- EXERCISE DESCRIPTION: Select each line of the records that contains the word "colour", and copy those lines.

Dataset items
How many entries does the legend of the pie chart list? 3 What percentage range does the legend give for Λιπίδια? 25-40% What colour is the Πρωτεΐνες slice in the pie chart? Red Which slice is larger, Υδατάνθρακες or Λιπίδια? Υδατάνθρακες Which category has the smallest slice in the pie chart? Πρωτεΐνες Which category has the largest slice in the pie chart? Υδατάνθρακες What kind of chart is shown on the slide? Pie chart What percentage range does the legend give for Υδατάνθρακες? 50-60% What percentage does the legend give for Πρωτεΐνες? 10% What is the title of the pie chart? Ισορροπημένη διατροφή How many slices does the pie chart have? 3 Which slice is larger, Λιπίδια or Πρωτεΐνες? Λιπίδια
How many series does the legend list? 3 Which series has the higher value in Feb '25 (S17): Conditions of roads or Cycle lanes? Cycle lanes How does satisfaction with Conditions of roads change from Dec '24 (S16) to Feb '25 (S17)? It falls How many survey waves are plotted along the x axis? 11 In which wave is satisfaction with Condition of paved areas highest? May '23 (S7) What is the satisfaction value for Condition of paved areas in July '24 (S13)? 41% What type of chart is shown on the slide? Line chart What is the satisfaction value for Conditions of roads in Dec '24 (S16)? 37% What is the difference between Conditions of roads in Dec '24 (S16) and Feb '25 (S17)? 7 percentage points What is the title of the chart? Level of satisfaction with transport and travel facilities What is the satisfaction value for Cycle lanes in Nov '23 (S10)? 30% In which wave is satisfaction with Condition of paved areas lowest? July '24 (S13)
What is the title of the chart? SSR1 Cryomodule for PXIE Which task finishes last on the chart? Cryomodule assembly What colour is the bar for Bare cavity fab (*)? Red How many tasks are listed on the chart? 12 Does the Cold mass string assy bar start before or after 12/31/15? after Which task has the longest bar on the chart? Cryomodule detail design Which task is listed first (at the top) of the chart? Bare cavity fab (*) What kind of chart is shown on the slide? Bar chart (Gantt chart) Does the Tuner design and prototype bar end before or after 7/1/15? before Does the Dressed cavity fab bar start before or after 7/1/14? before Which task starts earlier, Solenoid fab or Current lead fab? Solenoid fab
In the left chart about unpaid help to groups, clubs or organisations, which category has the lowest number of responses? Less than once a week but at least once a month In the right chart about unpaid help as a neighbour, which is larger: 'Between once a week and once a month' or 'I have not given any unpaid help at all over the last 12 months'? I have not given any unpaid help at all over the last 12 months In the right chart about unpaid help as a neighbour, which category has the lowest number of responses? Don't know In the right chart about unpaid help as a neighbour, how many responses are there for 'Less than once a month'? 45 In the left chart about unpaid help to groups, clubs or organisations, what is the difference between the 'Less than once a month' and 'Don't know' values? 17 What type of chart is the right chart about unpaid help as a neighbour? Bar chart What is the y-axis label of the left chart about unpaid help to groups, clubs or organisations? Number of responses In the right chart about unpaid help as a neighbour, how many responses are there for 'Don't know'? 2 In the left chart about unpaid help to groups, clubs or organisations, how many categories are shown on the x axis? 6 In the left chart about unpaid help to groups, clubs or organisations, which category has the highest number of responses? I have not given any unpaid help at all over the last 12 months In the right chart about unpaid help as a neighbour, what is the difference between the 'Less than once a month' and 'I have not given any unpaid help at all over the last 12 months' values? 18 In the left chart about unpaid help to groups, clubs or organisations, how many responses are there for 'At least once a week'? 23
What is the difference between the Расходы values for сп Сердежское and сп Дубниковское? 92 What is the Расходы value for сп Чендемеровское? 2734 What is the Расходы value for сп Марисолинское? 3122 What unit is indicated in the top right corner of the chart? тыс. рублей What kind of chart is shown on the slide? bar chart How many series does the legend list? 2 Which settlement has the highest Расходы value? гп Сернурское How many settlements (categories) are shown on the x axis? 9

- EXERCISE RESULT:
How many entries does the legend of the pie chart list? 3 What percentage range does the legend give for Λιπίδια? 25-40% What colour is the Πρωτεΐνες slice in the pie chart? Red Which slice is larger, Υδατάνθρακες or Λιπίδια? Υδατάνθρακες Which category has the smallest slice in the pie chart? Πρωτεΐνες Which category has the largest slice in the pie chart? Υδατάνθρακες What kind of chart is shown on the slide? Pie chart What percentage range does the legend give for Υδατάνθρακες? 50-60% What percentage does the legend give for Πρωτεΐνες? 10% What is the title of the pie chart? Ισορροπημένη διατροφή How many slices does the pie chart have? 3 Which slice is larger, Λιπίδια or Πρωτεΐνες? Λιπίδια
What is the title of the chart? SSR1 Cryomodule for PXIE Which task finishes last on the chart? Cryomodule assembly What colour is the bar for Bare cavity fab (*)? Red How many tasks are listed on the chart? 12 Does the Cold mass string assy bar start before or after 12/31/15? after Which task has the longest bar on the chart? Cryomodule detail design Which task is listed first (at the top) of the chart? Bare cavity fab (*) What kind of chart is shown on the slide? Bar chart (Gantt chart) Does the Tuner design and prototype bar end before or after 7/1/15? before Does the Dressed cavity fab bar start before or after 7/1/14? before Which task starts earlier, Solenoid fab or Current lead fab? Solenoid fab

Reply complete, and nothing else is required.